The apparently large number of affiliates working with RansomHub means that a variety of tools and tactics, techniques and procedures (TTP) will be seen in deployments of the ransomware. CTU researchers have observed a Citrix account with single factor authentication abused for initial access, while the Cybersecurity and Infrastructure Security Agency (CISA) cite spear phishing, password spraying and the exploitation of vulnerabilities in internet-facing services as initial access vectors in RansomHub intrusions. Multiple such vulnerabilities have been exploited by affiliates and include flaws in FortiOS, Citrix ADC (NetScaler) and Confluence Data Center. The Zerologon vulnerability in Microsoft's Netlogon has also been exploited.

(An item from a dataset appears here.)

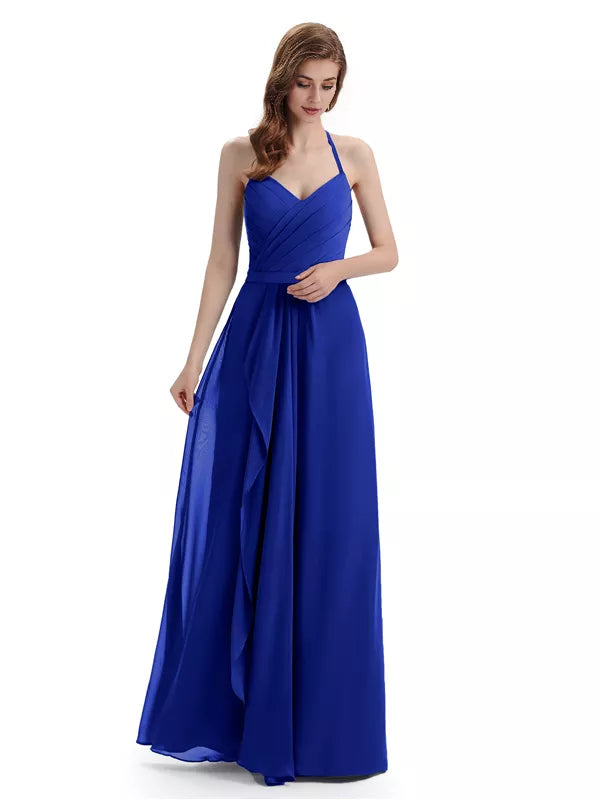 Charming Halter V-neck Off Shoulder Sleeveless Floor Length Bridesmaid Dresses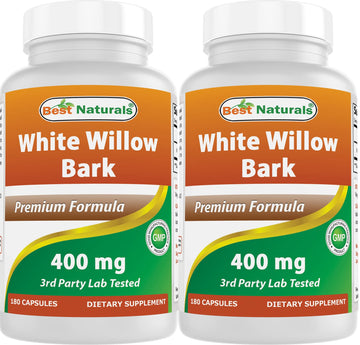 Best Naturals White Willow Bark 400 mg 180 Capsules (180 Count (Pack of 2)) Best NaturalsAu supplements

RansomHub affiliates use a range of off-the-shelf, freely available and cracked legitimate tools in support of their activities. These include the Mimikatz credential harvesting tool, the Cobalt Strike and Sliver adversary simulation frameworks, the AngryIPScanner network discovery tool and Rclone and WinSCP for data exfiltration. Both Trend Micro and Sophos have reported on the use of a custom tool called EDRShiftKiller in RansomHub attacks to disable endpoint detection and response (EDR) solutions for defense evasion. RansomHub ransomware has variants that its affiliates can use to encrypt files on both Microsoft Windows devices and VMware ESXi hosts.